Una mole di lavoro enorme
I giudici di pace, dal 1995 al 2011, hanno definito ben 23 milioni e mezzo di cause civili e penali. Nel civile, soltanto nel 2011, i magistrati impegnati negli uffici italiani di pace si sono visti piovere addosso un milione e mezzo di nuovi procedimenti, oltre mezzo milione solo di quelli cosiddetti di cognizione, a fronte dei 389.390 iscritti nei Tribunali. Il risultato? Grazie a tali magistrati i processi di cognizione trattati dai Tribunali, dal 1994 ad oggi, sono diminuiti del 45%. Fondamentale tale lavoro è poi risultato per mantenere in vita le imprese piccole e medie, quelle su cui si regge il sistema Italia, che hanno necessità di riscuotere in fretta i crediti: mezzo milione i decreti ingiuntivi emessi. Una giustizia, tra l’altro, virtuosa. In un Paese caratterizzato dai processi-lumaca, per cui l’Europa ci bacchetta, i giudici di pace definiscono in media un procedimento nell’arco di un anno, contro i cinque anni dei Tribunali, costando dieci volte meno dei loro colleghi della magistratura ordinaria. Per le toghe onorarie lo Stato stanzia 80 milioni di euro ogni anno, mentre per le toghe di carriera non basta un miliardo di euro.

Nessuna tutela
Difficile trovare un lavoratore italiano trattato peggio dei giudici di pace.

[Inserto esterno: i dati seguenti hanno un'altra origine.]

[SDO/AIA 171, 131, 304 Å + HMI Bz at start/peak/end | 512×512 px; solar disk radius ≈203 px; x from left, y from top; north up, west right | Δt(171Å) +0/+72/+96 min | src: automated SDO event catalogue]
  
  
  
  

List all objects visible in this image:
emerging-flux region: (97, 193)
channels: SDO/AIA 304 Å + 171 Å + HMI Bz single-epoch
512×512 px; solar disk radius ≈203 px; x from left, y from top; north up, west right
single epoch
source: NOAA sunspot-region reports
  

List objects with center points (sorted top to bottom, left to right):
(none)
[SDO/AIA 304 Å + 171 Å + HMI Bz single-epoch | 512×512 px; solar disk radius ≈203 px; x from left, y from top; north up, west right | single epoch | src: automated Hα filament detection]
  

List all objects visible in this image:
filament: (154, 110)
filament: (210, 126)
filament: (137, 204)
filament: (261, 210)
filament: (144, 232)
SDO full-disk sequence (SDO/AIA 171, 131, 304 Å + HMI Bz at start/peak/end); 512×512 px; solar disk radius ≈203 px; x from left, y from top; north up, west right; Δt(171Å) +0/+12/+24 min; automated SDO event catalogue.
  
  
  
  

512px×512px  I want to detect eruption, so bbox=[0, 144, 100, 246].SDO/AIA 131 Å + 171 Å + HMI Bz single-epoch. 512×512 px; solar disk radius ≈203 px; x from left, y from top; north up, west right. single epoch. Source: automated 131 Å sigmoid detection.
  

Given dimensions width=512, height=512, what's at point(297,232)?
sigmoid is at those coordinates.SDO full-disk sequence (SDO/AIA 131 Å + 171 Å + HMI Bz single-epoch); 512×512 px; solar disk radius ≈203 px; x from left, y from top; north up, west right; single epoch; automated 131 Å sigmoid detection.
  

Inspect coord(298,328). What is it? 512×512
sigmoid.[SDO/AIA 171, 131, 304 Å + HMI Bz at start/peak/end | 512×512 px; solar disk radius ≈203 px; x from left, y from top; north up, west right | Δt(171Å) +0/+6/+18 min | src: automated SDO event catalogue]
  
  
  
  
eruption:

Oltre alla precarietà, non hanno alcuna tutela previdenziale. O provvedono da soli a crearsi una pensione o raggiunta una certa età non avranno alcun reddito. Di più: non hanno assicurazione per gli infortuni sul lavoro. Vietato infine ammalarsi, andare in ferie o fare un figlio: per i giudici di pace non sono previste indennità. Se lavorano bene altrimenti niente. Le giustificazioni poco contano. Sono i nuovi schiavi, seppure in toga.